GESTELLTE AUFGABE:
Gib aus dem Forumsbeitrag über Kissinger eine Passage wortgetreu wieder: Setze bei den Worten „Kissingers Verständnis von“ ein und höre nach „entgangen ist, verteidigst.“ auf.

ER ist dafür verwantwortlich, dass in Vietnam und Kambodscha ettliche tausend Menschen ihr Leben verloren haben. Er hat ein neutrales Land (Kambodscha) angegriffen, weil er dachte es würden sich dort Vietkong aufhalten. Er hat viele *unschuldige Zivilisten* auf dem Gewissen. Nach Definition ist das ein Verbrechen gegen die Menschlichkeit.

§ 7 VStGB Verbrechen gegen die Menschlichkeit - dejure.org

Dazu hat er geschickt den Kongress umgangen. Der hätte nämlich einer solchen Aktion zustimmen müssen, was er niemals getan hätte.
Kissingers Verständnis von Demokratie und die Wertschätzung von Menschenleben ist so gering wie nur irgendwie möglich.

Aber es ist interessant zu sehen, dass du diesen Schwerverbrecher, der nur durch seinen Status und seinen Einfluss in der Politik einem Urteil entgangen ist, verteidigst.




> 1973 wurde Kissinger Aussenminister der USA. Im selben Jahr bekam er den  Friedensnobelpreis für seine Friedensvermittlungen im Krieg gegen das  damalige Nordvietnam.

INHALT DER DATEN:
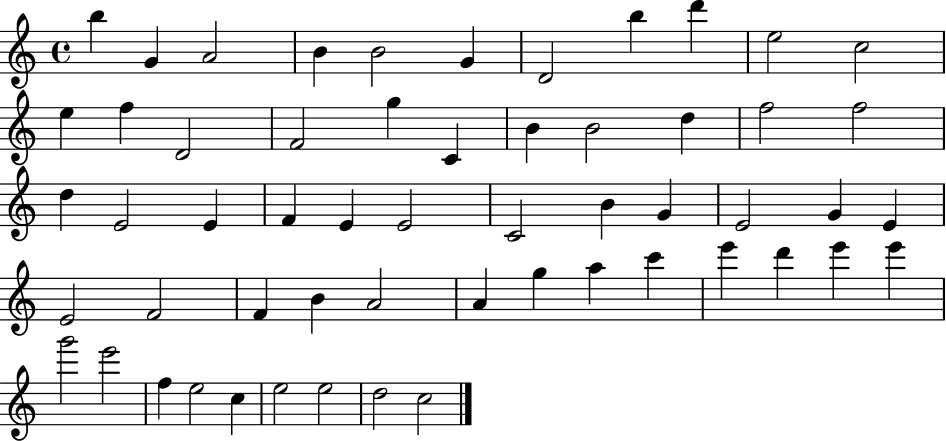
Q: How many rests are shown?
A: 0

LÖSUNG:
Kissingers Verständnis von Demokratie und die Wertschätzung von Menschenleben ist so gering wie nur irgendwie möglich.

Aber es ist interessant zu sehen, dass du diesen Schwerverbrecher, der nur durch seinen Status und seinen Einfluss in der Politik einem Urteil entgangen ist, verteidigst.